Don’t trust the CBO score

Greg Mankiw underscores something I keep saying: The Congressional Budget Office scores legislation statically, meaning that they assume the path of GDP is unchanged. But the path of GDP would not remain unchanged:

Recall that the bill raises taxes substantially. Some of these tax hikes are the explicit tax increases on capital income to pay for the insurance subsidies. Some of these tax hikes are the implicit marginal rate increases from the phase-out of the insurance subsidies as a person’s income rises. Both of these would be expected to reduce GDP growth. Indeed, to be very wonkish about it, these tax changes could have especially large GDP effects.

Also, we all know about the bogus “doc fix” problem in the CBO numbers, wherein the score assumes big future cuts in Medicare reimbursements that will never happen. Keith Hennessey points out that the reconciliation bill creates a new “doc fix” problem in Medicaid. Starting in 2015, the bill states that Medicaid reimbursements will be cut by $29 billion (over the remaining five years in the ten-year budget window). Obviously, that will never happen either.

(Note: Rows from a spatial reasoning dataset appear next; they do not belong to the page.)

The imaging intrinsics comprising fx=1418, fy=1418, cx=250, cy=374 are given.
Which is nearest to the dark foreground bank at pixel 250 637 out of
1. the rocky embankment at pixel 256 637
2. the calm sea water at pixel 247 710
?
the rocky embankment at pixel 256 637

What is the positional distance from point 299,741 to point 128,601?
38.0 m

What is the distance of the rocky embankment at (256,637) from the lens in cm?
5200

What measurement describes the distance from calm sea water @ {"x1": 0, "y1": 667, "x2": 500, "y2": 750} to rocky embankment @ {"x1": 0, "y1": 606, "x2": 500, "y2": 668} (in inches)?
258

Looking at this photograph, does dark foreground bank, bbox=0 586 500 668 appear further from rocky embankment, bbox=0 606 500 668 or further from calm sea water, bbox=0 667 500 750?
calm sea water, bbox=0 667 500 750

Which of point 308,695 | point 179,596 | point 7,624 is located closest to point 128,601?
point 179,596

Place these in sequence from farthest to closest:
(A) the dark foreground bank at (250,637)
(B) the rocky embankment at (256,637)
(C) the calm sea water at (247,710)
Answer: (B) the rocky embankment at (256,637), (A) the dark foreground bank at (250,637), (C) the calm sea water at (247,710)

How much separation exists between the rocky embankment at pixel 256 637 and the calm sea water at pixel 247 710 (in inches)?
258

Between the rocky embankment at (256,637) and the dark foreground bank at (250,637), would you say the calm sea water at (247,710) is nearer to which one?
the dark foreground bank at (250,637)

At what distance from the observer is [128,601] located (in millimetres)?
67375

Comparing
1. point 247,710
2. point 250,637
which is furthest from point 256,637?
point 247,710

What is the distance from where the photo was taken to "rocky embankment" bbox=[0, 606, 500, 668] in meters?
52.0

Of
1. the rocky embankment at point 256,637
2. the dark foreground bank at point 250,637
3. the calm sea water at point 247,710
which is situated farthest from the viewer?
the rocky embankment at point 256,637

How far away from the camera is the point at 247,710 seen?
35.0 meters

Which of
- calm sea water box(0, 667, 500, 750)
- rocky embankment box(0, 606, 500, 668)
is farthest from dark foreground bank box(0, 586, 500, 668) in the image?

The static scoring is simply how business is done at the CBO, despite the unrealism of it, but the new funding cliff in Medicaid is simply dishonest. (And remember, the Democrats needed every penny of purported savings in order to get their bill across the line where it can be considered in the Senate under reconciliation instructions.) Now that Congress has learned to rig CBO scores by including blatant lies, I think the CBO isn’t useful any more.